特に対人だと概ね物理より魔法の方が火力が高いため、ダブルキャスト側を物理防御にして魔法防御向上 > 物理防御向上にした方が良さそうにも思えるが、物理攻撃の方が基本的に頻度が高いので物理はなるべく無力化、魔法防御は「死なないようにする」ことを主眼にする方針で一旦考えた。

同じ価格帯の杖でダブルキャストを付与せずに魔法を作成すれば強力な魔法になる。だから本心を言えば物理防御も高い杖で更新したいなぁという思いも強い。ただ、リリカの攻撃手段も複数用意したいことなど考えると杖だけでもかなりの金食い虫だ。何から何まで万全にして先に進むのは牛歩が過ぎるだろう。


「…っで、その魔法はなんて名付けるわけ?」

リリカが興味津々に問う。


「まぁ、解りやすさも考えて魔法の盾マジックシールドとでも名付けるつもりだ。」

俺がそう応えると、リリカから物凄いジト目が飛んできた。

これは「そのネーミングは安直過ぎない?」という非難の目だ。俺には解る。

…次のバフ更新ではもっと凝った名前にして驚かせてやるから覚悟しとけよ、俺は決意を新たにした。


ともあれ、これで物理防御と魔法防御を同時に高められるようになった。

試運転も兼ねて物理と魔法を両方使って来そうな、少し強そうな相手と戦ってみたいなぁなどと思いつつ宿への帰路を歩いていると眼前にメッセージウィンドウが現れ、アラートが流れる。


「C級ギルド No Name(リーダー:二コラ)から宣戦布告を受けました。」


…今朝確認した限り上位のプレイヤーに二コラなんていなかったよな?

そんなことを考えたが、一旦情報を集めるためにも宿への帰路を急ぐことにした。


宿に着き、お頭に該当ギルドの情報を尋ねると、このギルドは俺たち程ではないが少し前にかなりの速度でC級に上がって来ていたギルドらしい。やはりプレイヤーのギルドではないようで、少しホッとする。

これまでにランク戦を行った実績などは特に無いようでどんなパーティーかは不明だったが、ギルドランキングを確認したところ、俺たちに負けて順位を落としたマッスル達よりも少し下の順位だった。

防御面も盤石になったことだし、流石に負ける心配は無い気がする。


「この宣戦布告、受諾しようかと思うんだが、皆はどう思う?」


俺がそう問うと、


「待ってました!」

「問題無い。」

「良いんじゃないかしら。」


と全員賛成のようだ。


「―――守りの加護ウォールブレス

「―――魔法の盾マジックシールド

両方のバフを掛けた後、宣戦布告を受諾すると見覚えのあるフィールドへと転移した。

少しすると、華美なローブを纏い杖を持つ魔導士風の男、重装で大きな盾が目立つ騎士風の男、軽装で軽そうな剣を2本構えた男、白のローブに身を包みたどたどしく杖を握る恐らくプリーストの少女が転送されてきた。

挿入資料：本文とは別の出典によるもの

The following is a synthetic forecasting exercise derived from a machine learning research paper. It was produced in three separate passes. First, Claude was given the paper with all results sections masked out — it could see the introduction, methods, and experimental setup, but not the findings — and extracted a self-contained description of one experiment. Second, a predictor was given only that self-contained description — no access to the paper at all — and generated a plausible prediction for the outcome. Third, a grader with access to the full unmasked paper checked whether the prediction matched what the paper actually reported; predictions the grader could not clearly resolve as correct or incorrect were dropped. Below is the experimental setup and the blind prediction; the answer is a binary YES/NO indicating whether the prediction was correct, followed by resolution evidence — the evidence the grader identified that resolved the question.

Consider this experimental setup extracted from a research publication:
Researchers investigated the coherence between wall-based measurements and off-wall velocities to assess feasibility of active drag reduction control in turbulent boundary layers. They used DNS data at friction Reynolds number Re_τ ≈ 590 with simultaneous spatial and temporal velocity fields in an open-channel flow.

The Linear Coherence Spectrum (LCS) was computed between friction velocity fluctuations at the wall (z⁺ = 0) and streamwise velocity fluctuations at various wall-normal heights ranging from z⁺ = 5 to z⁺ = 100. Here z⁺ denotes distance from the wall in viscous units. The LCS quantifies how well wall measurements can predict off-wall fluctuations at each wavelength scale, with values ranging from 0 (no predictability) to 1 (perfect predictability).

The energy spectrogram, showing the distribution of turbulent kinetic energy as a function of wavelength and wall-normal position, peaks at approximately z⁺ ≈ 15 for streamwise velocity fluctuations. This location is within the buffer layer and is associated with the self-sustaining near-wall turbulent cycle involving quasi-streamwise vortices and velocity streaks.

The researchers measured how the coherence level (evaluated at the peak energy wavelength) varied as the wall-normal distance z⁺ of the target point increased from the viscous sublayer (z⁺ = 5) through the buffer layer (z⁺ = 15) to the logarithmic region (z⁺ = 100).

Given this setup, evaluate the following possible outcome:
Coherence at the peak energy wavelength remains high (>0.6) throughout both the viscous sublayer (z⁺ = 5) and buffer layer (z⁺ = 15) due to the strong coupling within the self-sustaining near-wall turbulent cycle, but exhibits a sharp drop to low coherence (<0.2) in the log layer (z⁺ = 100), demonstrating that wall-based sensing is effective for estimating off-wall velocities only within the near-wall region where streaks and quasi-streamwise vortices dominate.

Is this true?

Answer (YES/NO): NO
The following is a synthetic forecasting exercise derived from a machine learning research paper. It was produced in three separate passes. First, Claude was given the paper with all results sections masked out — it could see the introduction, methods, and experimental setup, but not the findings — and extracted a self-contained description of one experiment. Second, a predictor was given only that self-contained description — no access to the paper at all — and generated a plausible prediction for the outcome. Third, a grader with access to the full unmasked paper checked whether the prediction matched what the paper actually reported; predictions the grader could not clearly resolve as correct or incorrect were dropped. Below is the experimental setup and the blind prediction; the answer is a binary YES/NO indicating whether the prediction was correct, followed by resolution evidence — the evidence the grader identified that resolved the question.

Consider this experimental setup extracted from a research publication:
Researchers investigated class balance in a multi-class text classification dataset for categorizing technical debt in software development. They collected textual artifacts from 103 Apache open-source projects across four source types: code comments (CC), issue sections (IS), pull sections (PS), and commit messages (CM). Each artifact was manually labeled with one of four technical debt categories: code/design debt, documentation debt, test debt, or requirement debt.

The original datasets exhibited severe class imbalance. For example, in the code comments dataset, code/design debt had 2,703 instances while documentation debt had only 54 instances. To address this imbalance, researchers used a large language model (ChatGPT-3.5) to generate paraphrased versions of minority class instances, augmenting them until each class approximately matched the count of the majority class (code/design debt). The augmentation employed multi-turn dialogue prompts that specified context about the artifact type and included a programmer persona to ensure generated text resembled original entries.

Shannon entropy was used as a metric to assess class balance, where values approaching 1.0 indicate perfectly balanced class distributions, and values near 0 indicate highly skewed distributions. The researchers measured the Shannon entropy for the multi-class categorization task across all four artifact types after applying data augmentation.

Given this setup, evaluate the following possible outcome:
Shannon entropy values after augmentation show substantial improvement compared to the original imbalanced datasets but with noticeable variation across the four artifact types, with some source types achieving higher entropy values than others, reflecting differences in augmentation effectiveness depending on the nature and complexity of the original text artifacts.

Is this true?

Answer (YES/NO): NO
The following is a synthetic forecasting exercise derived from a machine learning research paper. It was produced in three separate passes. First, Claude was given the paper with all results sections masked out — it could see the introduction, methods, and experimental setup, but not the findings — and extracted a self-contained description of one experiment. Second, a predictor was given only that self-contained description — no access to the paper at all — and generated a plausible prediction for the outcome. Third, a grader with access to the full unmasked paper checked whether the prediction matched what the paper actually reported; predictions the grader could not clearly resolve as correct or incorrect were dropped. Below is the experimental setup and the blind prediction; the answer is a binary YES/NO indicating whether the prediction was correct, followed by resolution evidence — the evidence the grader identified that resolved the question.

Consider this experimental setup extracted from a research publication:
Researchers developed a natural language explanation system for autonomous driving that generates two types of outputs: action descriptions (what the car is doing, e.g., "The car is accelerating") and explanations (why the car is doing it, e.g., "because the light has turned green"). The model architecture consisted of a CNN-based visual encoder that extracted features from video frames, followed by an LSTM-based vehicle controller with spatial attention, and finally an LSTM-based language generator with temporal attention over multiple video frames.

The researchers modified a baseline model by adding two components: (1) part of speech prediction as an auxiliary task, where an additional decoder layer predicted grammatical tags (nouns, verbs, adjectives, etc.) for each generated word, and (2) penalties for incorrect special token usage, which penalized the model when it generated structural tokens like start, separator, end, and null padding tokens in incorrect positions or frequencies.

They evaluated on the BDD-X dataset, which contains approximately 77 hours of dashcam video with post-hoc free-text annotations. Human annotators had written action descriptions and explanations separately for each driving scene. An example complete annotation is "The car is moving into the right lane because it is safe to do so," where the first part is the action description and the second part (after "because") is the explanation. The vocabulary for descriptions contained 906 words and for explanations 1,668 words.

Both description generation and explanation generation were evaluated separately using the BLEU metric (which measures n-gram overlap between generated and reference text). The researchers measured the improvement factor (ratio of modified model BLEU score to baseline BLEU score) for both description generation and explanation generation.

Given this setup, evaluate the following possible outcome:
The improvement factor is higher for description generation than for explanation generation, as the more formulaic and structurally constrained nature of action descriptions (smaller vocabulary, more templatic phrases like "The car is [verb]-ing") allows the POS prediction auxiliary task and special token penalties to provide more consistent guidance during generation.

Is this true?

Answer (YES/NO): NO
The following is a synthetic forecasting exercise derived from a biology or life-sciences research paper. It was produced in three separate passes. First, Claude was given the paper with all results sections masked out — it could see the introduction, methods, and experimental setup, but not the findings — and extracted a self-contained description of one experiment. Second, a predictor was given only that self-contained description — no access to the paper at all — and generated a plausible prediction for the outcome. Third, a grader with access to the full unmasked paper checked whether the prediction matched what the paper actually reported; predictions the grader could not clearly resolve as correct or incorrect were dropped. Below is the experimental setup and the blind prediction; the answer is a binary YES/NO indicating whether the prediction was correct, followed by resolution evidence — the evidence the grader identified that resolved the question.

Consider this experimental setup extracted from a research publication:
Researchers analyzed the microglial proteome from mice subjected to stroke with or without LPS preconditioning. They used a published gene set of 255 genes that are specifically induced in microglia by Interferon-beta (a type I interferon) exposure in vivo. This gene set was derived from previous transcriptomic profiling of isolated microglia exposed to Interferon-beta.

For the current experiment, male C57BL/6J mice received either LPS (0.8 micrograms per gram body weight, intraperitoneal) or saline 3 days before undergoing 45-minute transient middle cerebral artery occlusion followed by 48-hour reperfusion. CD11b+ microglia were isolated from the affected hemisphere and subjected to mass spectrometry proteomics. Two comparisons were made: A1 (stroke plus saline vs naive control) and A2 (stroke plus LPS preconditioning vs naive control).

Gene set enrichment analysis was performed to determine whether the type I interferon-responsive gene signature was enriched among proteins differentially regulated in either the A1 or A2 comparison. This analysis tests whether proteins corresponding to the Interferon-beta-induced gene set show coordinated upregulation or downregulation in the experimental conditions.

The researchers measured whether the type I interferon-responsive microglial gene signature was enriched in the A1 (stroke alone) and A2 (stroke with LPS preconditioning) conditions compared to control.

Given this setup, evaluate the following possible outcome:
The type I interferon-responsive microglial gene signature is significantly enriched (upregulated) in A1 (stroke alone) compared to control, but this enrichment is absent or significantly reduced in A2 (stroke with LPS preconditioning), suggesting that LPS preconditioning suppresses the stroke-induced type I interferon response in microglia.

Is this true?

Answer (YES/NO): NO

俺がその様子を確認して、とりあえず守りの加護ウォールブレスの掛け直しを行うと、魔導士風の男が語り始める。

見たところバフも掛かって無さそうなのに、魔導士が最前列に立っている異様な光景に目を疑いながらも俺は口上に耳を傾ける。…何も聞かずにルージュを差し向けたらそれで終わった気もするからこれは失策だったかもしれない。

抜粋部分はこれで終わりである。